Graph data format discussion
The wiggle format designed by UCSC for graphical display in the browser provides high performance and configurability to the user. However, it does not maintain the original data beyond a few digits of precision. Although the majority of data does not have significance beyond these digits, it has been a point of confusion to the users when the data extracted from a UCSC wiggle table or file does not match the submitted data.
It has been proposed (e.g. in the ENCODE DCC grant proposal) that we design a new graphing data format that will preserve the submitted data exactly. Lacking this, we have promised to provide for download an additional copy of each ENCODE dataset as originally submitted. This has the disadvantage of doubling the disk space required, and also raises the risk of out-of-sync copies on the site (already a problem with our existing wiggle downloads).
A few thoughts on what a new data format might look like (from recent discussions) are included here:
- A simple binary binary file that represents each data point in
16 bits would capture all the precision necessary.
- Memory loading for this would be efficient, but to assure adequate
performance for large regions (e.g >1MB) ,a summary table or file could be precomputed using our existing graph averaging methods (e.g. mean, median, max).

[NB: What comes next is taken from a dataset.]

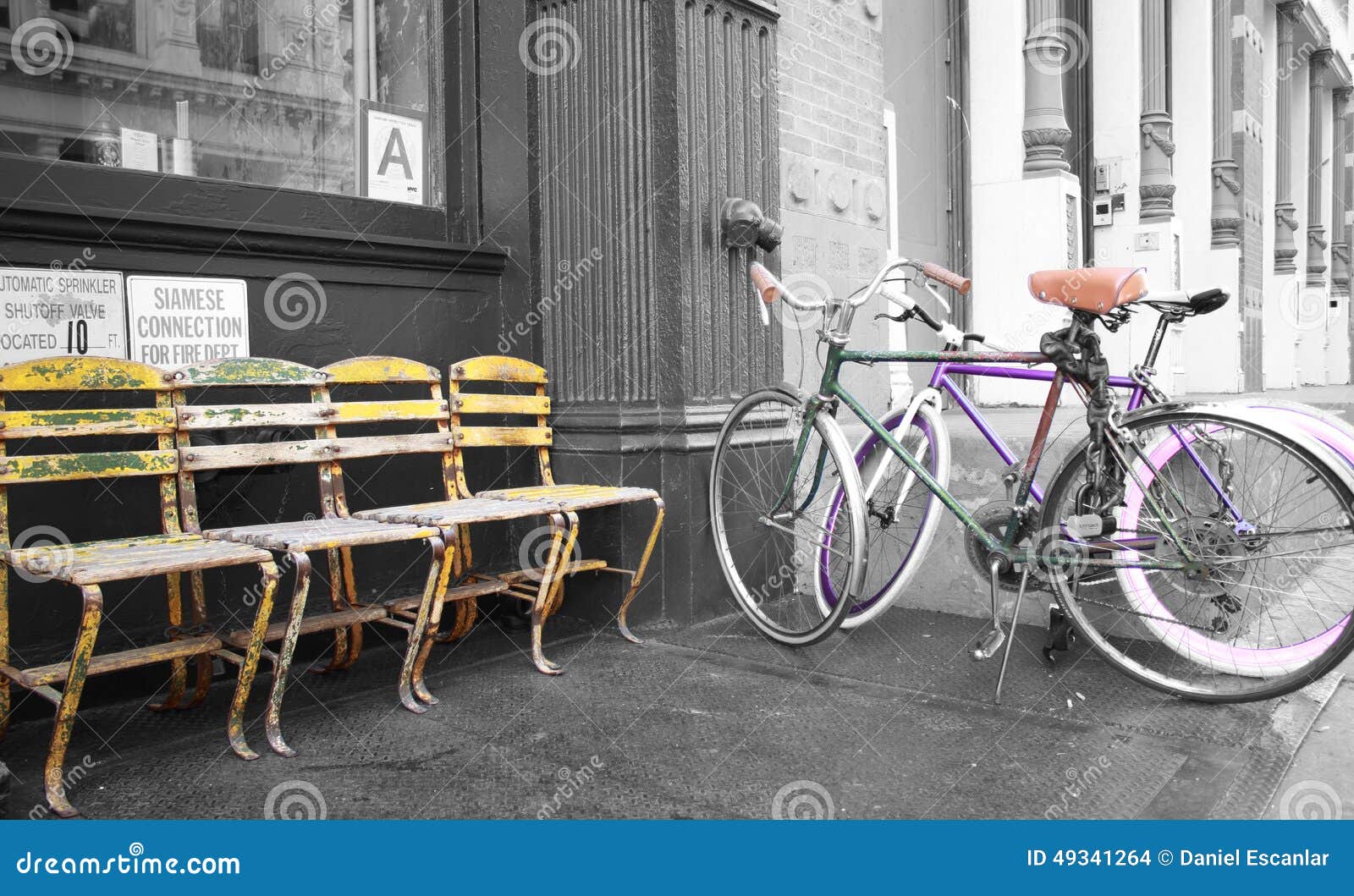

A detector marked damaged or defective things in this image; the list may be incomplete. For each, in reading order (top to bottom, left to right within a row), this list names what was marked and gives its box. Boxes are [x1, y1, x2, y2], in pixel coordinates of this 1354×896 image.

- The existing ascii input wiggle formats could be maintained --
wigEncode could be expanded to generate the simple graph binary format instead of wiggle binary.
- There is already existing code with similar functionality in
hgGenome.
- NOTE: Nearly all of the high-density ENCODE graphing data provided
so far fits one of two patterns:
- one value per base across the genome (or ENCODE region) - fixed-width regions (e.g. 22mers) tiled across the genome
Variable-width data (e.g. sites) tends to be sparser.